═════ AANGELEVERD FRAGMENT

Ingezonden door: Rinus Groen
Wanneer ik niet weet wat bijvoorbeeld altijd kwaad in het Engels is type ik dat in op Google met de toevoeging Engels en ik zie always angry. Simpel, maar wat nu als ik opvliegend bedoelde of kort lontje? Die specificatie geeft iets meer betekenis.
Zo is het ook met interval, duurloop of wedstrijd. Voor de een is de intervaltraining een hel en de ander vindt het leuk. Waarschijnlijk zouden ze met iets meer specificatie een ander beeld hebben. Laatst sprak ik iemand van mijn leeftijd die al meer dan 4000 wedstrijden heeft gelopen in de helft van de tijd waarin ik er 2000 heb gedaan. Maar loop je dan ook nog een beetje leuke tijden vroeg ik. Ja hoor, zei hij trots, ik had pasgeleden 32 op de 5km. Voor mij dus een verschrikking, voor hem een funest moment.
Ooit werd de diagnose longembolie bij mij gesteld. Mag ik hardlopen vroeg ik aan de internist. Ja hoor, geen probleem. 6 weken niet zei de sportarts. Vanwaar dat verschil vroeg ik aan de sportarts. De internist kent je niet en ziet alleen een man van in de 60 en weet wat hardlopen voor hem als internist persoonlijk betekent, waarschijnlijk 1 keer per week 3 kilometer ontspannen joggen in het bos. Mijn beeld was 100km per week met veel interval en wedstrijden. Van de sportarts mocht ik vervolgens ook lopen, maar met een hartslag van maximaal 130. Bovendien mocht ik slechts 2 eenheden alcohol per dag. Diezelfde dag stuurde ik een foto waarop ik een literfles bier dronk en mijn broer een pijpje.
6 weken later liep ik weer voor het eerst een wedstrijd, 5km op de baan in Epe. Het ging heerlijk, eindelijk had ik weer lucht. Mijn zoontje zag alleen een man met een enorme grimas en was bang dat ik elk moment dood kon neervallen.
Gisteren had ik dus met een pupil van mij een discussie over omslagpunt. In zijn beleving moest je altijd je intervallen harder doen dan je omslagpunt. In mijn visie doe je het in je wedstrijdtempo, maar dan alleen met pauzes. Dus tel dat je 1500m in 6.00 kunt lopen dan loop je 5x300m in 1.12 met bijvoorbeeld 100m jog. Het lijkt heel verschillend dan met een omslagpunt werken maar is het niet. Bij een 1500m ga je maximaal en bereik je dus ook je omslagpunt. Het verschil met op tijd lopen is dat je er waarschijnlijk iets onder blijft.
Dan kom je ook op een punt dat niet iedereen hetzelfde is. Ik ken mensen die zijn heel snel geblesseerd, ongeacht wat ze doen en anderen die de meest gekke dingen doen en nooit iets mankeren. Ook hier zie je dus dat blind vertalen naar jezelf niet werkt.

══════════

=== OPGAVEN ===
1 > Schrijf het stuk uit het fragment over dat begint bij de woorden "Ingezonden door: Rinus" en ophoudt na "iets meer betekenis.".
2 > Tot welke hartslag mocht er volgens de sportarts in het fragment na de longembolie worden gelopen?

═════ GEGEVENS

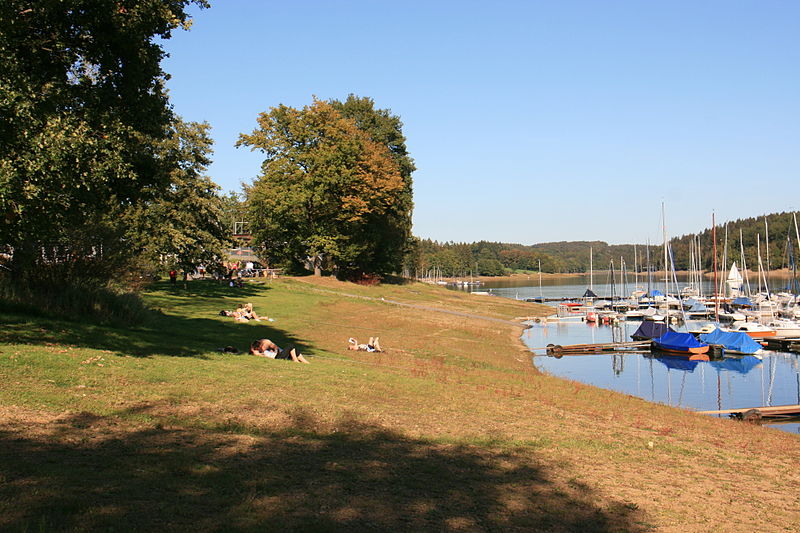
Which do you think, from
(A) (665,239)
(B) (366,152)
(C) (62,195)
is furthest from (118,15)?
(A) (665,239)

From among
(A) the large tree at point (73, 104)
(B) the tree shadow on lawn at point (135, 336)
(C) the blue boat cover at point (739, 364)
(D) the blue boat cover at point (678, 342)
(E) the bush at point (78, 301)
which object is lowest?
(C) the blue boat cover at point (739, 364)

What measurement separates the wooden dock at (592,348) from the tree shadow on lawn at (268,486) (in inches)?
1385

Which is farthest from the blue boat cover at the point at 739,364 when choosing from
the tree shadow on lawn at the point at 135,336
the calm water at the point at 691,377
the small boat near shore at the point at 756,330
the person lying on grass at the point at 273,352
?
the person lying on grass at the point at 273,352

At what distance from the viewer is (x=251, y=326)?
31.5m

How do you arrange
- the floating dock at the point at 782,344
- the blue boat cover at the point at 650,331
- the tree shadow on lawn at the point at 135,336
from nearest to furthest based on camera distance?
1. the tree shadow on lawn at the point at 135,336
2. the floating dock at the point at 782,344
3. the blue boat cover at the point at 650,331

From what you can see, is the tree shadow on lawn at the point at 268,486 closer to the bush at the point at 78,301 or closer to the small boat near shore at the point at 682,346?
the bush at the point at 78,301

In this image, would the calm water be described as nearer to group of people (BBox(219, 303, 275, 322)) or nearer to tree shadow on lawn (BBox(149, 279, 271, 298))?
group of people (BBox(219, 303, 275, 322))

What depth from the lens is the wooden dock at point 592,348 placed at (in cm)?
4569

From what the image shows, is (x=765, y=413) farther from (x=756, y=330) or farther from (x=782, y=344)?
(x=756, y=330)

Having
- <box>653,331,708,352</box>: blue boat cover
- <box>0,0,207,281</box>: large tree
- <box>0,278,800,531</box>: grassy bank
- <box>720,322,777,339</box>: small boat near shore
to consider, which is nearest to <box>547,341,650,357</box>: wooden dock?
<box>653,331,708,352</box>: blue boat cover

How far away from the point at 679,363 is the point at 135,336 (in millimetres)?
36992

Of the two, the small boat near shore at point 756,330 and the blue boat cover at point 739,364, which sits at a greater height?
the small boat near shore at point 756,330

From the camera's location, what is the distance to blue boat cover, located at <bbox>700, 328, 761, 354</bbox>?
152 ft

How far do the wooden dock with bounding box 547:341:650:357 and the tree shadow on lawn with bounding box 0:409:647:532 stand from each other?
35177 millimetres
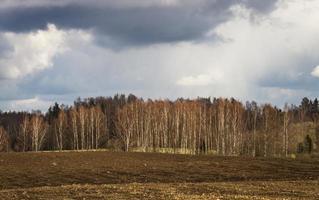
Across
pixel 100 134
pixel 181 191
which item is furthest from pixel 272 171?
pixel 100 134

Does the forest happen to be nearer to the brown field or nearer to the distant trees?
the distant trees

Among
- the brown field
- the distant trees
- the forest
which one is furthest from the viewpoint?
the distant trees

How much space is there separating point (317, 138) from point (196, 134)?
3436 cm

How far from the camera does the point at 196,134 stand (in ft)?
431

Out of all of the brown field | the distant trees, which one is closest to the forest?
the distant trees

══════════

=== ANTWOORDEN PER OPGAVE ===
1 >
Ingezonden door: Rinus Groen
Wanneer ik niet weet wat bijvoorbeeld altijd kwaad in het Engels is type ik dat in op Google met de toevoeging Engels en ik zie always angry. Simpel, maar wat nu als ik opvliegend bedoelde of kort lontje? Die specificatie geeft iets meer betekenis.

2 > Tot een hartslag van maximaal 130.